::: ТЕКСТ ДЛЯ АНАЛИЗА :::
Чтобы она чувствовала себя как за каменной стеной. Именно поэтому маме нравились мужчины постарше. Обычно в семьях, где у супругов большая разница в возрасте, так и бывает. Но у нас это не прошло. Папа был актером, причем гениальным. А рядом с гением, как известно, можно стать счастливым, только полностью в нем растворившись, посвятив ему жизнь. Мама этого не захотела. Или не смогла.
...Мне запомнился один счастливый день — пятнадцатилетие родительской свадьбы, праздник, который придумали им друзья, он проходил в Доме творчества в Плесе. Поженились папа с мамой зимой, но импровизированный юбилей устроили летом. С шариками, цветами, шампанским. Просветлевшее лицо мамы, хитрый прищур отца... Как не похожа эта картинка на мрачные будни последних лет! Папа уже встречался с Ирой Цывиной, о чем я тогда, конечно, не знала.
Но что-то витало в воздухе. Мама чувствовала, что у него есть кто-то на стороне. Копалась у отца в карманах, периодически находила какие-то фотографии...
::: ИЗВЛЕЧЕННЫЕ СВЕДЕНИЯ :::
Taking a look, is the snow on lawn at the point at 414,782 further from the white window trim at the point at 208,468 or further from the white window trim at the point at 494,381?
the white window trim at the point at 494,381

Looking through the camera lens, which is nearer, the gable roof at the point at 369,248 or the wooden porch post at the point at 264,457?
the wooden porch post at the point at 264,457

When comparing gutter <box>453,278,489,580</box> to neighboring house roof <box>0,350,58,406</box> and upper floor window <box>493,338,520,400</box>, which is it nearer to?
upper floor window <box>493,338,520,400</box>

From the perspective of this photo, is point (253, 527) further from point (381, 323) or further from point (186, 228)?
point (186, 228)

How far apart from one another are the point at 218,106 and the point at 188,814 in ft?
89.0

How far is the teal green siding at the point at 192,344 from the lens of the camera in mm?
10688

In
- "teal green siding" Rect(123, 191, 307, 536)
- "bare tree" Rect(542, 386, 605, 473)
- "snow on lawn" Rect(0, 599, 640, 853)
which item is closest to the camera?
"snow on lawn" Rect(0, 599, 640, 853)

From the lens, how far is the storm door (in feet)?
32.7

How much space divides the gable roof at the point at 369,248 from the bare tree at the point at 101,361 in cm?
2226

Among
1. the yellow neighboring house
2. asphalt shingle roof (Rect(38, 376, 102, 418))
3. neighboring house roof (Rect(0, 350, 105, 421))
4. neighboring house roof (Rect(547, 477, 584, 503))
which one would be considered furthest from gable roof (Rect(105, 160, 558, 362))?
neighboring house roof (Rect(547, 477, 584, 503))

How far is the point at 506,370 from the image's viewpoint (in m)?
:::
● **УСЛОВИЕ ЗАДАНИЯ**: Перечислите все атрибуты, которые, согласно тексту для анализа, сопровождали импровизированный юбилей родительской свадьбы в Плесе.

● **ОТВЕТ НА ЗАДАНИЕ**: Шарики, цветы, шампанское.